Agent Roles

How to run different services on different sets of Agents

Configuring individual Agent roles is an advanced feature. We recommend familiarizing yourself with WarpStream in its default configuration first before considering splitting roles.

Also keep in mind that at least some of your Agents must run the jobs role or your cluster will eventually cease to function until jobs Agents are created and they can finish processing the accumulated backlog of unprocessed jobs.

What are Agent Roles

The WarpStream Agent has two primary roles:

  1. Receiving data from Apache Kafka producers and serving data to Apache Kafka consumers

  2. Running background jobs

The first role is what we call the proxy role. It runs three main services.

  • The HTTP and TCP servers that respond to produce requests

  • The HTTP and TCP servers that respond to fetch requests

  • The file cache for reducing the number of object storage GET operations to respond to Fetch requests.

The second role is called the jobs role. It runs all of the background tasks that are necessary for a WarpStream cluster to continue functioning. It runs a few different kinds of jobs:

  • Compaction jobs periodically rewrite and merge files in object storage.

  • Retention jobs delete files which contain out-of-retention data.

  • Publish metrics jobs that makes some WarpStream-internal metrics available over the Prometheus endpoint.

By default, all Agents run both the proxyand jobs roles, but it is possible to configure your Agents to start only a subset of these roles.

Optionally, there is one additional role that can be configured called pipelines. This role is used to run WarpStream Managed Data Pipelines. See our documentation for more details about this role.

_INSTRUCTIONS:_
A - Name each kind of job that the Agent Roles text says the jobs role runs.
B - Reproduce the Agent Roles text word for word, starting with "Also keep in" and going on through "of unprocessed jobs.".
Please rely on nothing but the Agent Roles text.

Dataset entries
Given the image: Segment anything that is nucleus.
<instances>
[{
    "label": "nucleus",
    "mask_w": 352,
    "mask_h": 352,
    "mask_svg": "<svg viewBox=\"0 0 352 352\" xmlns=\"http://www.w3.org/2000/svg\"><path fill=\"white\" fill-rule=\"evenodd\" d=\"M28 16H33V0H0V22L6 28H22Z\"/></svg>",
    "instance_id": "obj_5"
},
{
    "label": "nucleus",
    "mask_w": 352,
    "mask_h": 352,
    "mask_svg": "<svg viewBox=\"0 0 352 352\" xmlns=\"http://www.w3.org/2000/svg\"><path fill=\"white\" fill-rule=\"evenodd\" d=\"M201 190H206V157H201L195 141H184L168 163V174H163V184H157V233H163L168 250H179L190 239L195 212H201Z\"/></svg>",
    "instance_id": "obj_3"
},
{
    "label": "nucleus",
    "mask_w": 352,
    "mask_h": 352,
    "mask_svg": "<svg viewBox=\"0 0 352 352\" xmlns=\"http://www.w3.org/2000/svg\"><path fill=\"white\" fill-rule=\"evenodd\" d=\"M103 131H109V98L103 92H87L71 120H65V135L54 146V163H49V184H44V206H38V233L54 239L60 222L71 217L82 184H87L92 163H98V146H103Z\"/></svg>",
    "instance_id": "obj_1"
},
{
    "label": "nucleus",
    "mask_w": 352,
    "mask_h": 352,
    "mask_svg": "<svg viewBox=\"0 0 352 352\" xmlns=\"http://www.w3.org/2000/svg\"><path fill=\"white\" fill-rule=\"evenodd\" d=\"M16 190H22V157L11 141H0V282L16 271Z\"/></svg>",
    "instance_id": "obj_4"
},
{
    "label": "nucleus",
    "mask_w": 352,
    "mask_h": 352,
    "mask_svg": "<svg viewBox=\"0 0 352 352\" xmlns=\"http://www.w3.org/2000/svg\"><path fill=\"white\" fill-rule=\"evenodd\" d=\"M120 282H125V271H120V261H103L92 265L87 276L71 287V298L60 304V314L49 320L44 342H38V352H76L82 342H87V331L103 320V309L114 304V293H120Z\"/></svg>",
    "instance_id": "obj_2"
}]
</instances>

_ANSWERS TO EACH TASK:_
A -
Compaction jobs
Retention jobs
Publish metrics jobs

B -
Also keep in mind that at least some of your Agents must run the jobs role or your cluster will eventually cease to function until jobs Agents are created and they can finish processing the accumulated backlog of unprocessed jobs.